As for Carrie, well, we all know, right? The drugs, the gay husband, the declining acting career. The sin of growing older and gaining weight! The mental illness and breakdowns. And then – the temerity to…write about it all? With humor? And do it well? One can only imagine the potential she saw in that from a hospital bed or alone in her room late at night when she couldn’t speak. I didn’t know her but it’s hard to imagine she saw it as anything close to a recipe to undo any perceived personal failures. No doubt more like a self-expression of whom she was and what she needed to do in order to survive the down times.

This, and countless other quotes too numerous to name

Of course, this is not to categorize things like mental illness, weight gains, marital breakups, career lows or O.D-ing as failures. That’s for the Internet and society at large to do for us. And they will do that. Relentlessly. And sometimes in the form of places and people much too dangerously close to you/us. (Note: As will the bathroom mirror).
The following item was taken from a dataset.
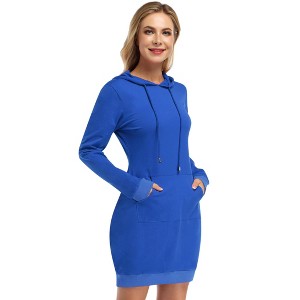 Women's Hooded Sweatshirt Dress Long Sleeve Ribbed Pullover Hoodie Dress Casual Outfit - 1 of 4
It is more of a reminder to own your inner James Blunt, whatever that is, and move on. And as Carrie’s fictional Mom said in the move version of her memoir, Postcards from the Edge, “I don’t blame other people for my misfortunes.” And as the fictional version of herself shouted back, “I took the drugs, nobody made me.” Which is all fine when you’re in an analyst’s office or writing about your life – and often one in the same.

It’s getting past the admissions or the proclamations and moving on to something – anything else. Doing laundry is a start. Though I prefer cooking or something artistic. Even any type of exercise will do it.

Except spinning.

You know what I mean even if the current president of the U.S. (at the moment, that is) does not.

You didn’t think I’d leave that out, did you?